As head lifeguard at Menlo Swim and Sport in Menlo Park, she saw the dedication of swimmers with its master’s swim program but also many former and current Stanford swimmers who worked out there.

In San Bruno, Carlisle also worked with Kelsey Clyma, who became Rossmoor’s manager of resident services in February.

“She really has a passion for growing and teaching staff to ensure they are not only skilled but also confident in their positions,” Clyma said. “Her heart is her staff; she has a retention rate that I have never seen with another manager.”

To that end, Carlisle said she plans to speak with each of her staff to get their ideas of what has been going well, what can be improved, and their own career aspirations.
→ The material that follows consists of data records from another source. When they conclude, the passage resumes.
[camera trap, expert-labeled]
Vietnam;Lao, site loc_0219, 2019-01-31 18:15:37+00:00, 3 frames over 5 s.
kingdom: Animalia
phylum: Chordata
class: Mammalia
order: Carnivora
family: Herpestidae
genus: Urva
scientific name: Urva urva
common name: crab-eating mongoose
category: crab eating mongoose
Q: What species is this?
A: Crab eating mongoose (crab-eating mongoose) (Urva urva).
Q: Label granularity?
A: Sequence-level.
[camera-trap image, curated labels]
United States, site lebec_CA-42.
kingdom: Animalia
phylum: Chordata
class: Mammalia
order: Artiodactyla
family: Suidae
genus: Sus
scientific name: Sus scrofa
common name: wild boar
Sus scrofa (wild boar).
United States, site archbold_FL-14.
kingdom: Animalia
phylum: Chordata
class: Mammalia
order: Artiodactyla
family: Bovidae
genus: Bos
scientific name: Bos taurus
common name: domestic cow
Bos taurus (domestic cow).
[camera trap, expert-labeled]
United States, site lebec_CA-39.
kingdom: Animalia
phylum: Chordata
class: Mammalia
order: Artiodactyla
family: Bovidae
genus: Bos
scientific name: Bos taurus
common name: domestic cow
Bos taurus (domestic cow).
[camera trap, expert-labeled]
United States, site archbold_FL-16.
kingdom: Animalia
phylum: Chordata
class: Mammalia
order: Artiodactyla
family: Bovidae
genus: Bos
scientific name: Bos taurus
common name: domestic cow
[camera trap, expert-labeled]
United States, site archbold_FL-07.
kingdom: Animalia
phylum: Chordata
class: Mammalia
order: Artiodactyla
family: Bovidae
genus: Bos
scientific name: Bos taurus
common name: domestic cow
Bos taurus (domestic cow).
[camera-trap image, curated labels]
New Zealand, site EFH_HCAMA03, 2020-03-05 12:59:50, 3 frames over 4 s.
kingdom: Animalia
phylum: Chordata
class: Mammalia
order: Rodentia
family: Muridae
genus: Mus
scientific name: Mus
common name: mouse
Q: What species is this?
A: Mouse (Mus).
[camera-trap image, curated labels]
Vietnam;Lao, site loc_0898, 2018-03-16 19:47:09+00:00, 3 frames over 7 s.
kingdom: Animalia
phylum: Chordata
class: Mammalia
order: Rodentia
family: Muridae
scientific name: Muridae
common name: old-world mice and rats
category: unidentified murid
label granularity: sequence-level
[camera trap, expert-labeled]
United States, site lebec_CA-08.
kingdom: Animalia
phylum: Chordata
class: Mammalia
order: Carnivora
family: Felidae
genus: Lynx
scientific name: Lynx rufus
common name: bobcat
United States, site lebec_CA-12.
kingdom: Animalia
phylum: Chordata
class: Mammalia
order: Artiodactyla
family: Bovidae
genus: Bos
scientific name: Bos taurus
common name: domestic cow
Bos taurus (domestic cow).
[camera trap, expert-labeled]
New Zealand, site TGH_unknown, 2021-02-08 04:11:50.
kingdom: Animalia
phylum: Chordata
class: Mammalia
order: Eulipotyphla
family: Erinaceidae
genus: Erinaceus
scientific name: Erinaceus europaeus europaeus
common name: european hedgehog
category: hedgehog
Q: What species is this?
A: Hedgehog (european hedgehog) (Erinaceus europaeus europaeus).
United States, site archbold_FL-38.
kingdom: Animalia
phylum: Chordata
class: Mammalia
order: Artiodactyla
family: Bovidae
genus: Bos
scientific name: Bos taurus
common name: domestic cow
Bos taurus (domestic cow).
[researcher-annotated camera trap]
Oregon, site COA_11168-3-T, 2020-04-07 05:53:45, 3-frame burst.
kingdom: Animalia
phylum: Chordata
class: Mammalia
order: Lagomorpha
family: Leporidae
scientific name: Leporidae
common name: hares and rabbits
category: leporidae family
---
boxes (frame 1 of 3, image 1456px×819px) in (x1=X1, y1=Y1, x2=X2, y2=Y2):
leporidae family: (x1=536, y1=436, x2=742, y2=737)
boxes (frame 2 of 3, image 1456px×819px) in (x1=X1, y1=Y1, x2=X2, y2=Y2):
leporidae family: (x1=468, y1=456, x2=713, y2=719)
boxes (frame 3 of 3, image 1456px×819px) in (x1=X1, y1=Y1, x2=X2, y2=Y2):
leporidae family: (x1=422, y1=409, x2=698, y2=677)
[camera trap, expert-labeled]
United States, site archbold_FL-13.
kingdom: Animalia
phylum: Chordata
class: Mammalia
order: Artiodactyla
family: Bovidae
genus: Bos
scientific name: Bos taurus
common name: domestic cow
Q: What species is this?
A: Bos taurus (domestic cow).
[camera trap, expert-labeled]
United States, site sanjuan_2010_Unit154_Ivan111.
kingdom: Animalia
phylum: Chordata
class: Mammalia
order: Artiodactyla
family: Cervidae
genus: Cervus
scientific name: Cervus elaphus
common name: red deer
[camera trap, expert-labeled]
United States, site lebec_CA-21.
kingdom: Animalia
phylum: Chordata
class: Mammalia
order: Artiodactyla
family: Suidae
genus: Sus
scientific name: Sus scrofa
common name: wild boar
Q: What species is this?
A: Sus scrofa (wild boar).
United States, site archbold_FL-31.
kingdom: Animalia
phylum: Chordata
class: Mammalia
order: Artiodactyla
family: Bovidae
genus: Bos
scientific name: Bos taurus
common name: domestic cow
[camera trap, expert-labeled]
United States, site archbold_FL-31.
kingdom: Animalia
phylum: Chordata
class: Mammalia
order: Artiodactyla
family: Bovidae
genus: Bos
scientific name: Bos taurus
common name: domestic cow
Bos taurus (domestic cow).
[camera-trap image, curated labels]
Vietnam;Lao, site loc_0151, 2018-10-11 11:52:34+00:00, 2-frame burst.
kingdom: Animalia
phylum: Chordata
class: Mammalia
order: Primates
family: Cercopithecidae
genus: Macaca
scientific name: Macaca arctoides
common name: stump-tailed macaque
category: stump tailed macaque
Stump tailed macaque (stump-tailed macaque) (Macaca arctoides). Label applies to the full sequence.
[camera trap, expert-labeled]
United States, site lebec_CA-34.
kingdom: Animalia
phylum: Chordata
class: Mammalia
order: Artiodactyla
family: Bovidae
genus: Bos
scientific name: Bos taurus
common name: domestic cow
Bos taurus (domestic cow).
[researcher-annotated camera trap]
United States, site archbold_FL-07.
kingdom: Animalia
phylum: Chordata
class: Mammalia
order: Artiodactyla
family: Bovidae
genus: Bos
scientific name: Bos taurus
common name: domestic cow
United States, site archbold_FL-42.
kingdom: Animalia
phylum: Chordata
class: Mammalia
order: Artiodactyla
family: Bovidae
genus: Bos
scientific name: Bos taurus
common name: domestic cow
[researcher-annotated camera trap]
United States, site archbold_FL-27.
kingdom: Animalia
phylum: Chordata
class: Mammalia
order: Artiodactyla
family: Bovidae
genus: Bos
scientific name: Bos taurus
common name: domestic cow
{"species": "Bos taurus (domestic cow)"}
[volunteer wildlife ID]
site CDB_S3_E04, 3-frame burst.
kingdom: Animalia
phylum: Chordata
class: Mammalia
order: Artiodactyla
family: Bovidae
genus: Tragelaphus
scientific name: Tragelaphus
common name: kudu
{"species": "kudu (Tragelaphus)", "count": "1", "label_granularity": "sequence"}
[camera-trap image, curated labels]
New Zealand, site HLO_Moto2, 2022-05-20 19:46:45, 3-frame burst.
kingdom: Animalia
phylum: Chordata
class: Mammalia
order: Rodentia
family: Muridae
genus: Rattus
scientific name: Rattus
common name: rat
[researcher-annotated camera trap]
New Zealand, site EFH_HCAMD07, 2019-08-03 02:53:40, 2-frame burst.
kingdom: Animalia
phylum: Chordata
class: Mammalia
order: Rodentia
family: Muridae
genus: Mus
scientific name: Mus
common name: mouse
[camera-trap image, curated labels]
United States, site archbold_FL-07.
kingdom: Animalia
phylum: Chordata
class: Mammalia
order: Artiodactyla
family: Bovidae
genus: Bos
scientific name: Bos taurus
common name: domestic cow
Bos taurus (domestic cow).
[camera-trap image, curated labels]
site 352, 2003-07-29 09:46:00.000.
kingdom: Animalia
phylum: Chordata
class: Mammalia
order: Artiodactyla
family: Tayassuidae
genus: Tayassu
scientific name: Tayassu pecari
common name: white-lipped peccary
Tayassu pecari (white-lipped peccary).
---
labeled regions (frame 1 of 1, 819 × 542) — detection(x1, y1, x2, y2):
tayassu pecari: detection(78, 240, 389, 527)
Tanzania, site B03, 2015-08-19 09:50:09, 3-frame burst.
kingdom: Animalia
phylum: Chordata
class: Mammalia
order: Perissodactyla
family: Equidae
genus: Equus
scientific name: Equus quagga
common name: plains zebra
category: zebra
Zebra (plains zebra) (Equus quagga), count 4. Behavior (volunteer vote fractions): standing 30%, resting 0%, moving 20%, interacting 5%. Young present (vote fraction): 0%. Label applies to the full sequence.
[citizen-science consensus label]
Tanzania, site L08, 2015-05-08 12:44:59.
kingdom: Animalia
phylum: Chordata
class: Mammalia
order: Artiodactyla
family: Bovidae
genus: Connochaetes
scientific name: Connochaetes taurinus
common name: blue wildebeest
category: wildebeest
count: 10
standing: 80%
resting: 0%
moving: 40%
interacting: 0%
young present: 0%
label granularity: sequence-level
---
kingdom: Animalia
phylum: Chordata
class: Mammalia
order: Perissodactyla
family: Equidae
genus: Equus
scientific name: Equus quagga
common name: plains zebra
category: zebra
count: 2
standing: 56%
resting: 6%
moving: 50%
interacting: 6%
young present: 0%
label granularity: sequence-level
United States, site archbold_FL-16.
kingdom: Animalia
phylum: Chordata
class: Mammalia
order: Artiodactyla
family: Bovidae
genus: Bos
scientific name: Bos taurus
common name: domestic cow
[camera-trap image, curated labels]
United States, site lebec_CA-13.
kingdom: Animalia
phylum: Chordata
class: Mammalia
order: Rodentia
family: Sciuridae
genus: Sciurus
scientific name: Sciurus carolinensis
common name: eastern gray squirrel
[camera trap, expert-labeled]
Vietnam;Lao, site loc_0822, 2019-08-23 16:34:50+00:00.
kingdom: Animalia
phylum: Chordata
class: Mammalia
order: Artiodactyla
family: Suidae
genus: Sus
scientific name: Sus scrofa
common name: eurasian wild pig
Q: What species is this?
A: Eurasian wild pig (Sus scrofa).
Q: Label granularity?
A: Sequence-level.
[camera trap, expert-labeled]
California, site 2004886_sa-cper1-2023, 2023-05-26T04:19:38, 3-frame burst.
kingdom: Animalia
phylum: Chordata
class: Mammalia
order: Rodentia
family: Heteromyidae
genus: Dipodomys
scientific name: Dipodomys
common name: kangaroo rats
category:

She’s eager to improve lifeguard staffing.

“I’m hoping to push out more postings for lifeguarding and finding more avenues to get that information to people,” she said.

In San Bruno, her sphere included aquatics, youth sports, adult sports and seniors. She’s proud of how her team revamped a senior lunch program during the COVID-19 pandemic in which staff delivered food to homebound seniors.

“Jackie is also really fantastic with the big picture; she’s able to see all of the puzzle pieces that need to be put together in order to solve a problem, and she does it with such ease,” Clyma added.

Carlisle, who lives in Fremont, didn’t know much about Rossmoor until applying for the job. When she saw the community for the first time, she was in awe.

“I was walking around with stars in my eyes and I’m thinking, it’s so pretty,” she said. “It was just so quiet and peaceful, and it had that uplifting feeling.”

She witnessed that uplifting feeling on her second day here, sitting in on the Parkinson’s exercise class at the Fitness Center.

“When you’re a coach, when you’re a trainer or an instructor, it’s so fulfilling to see your students progress and get better and are just enjoying themselves,” Carlisle said. “And you see them light up because how happy they are.”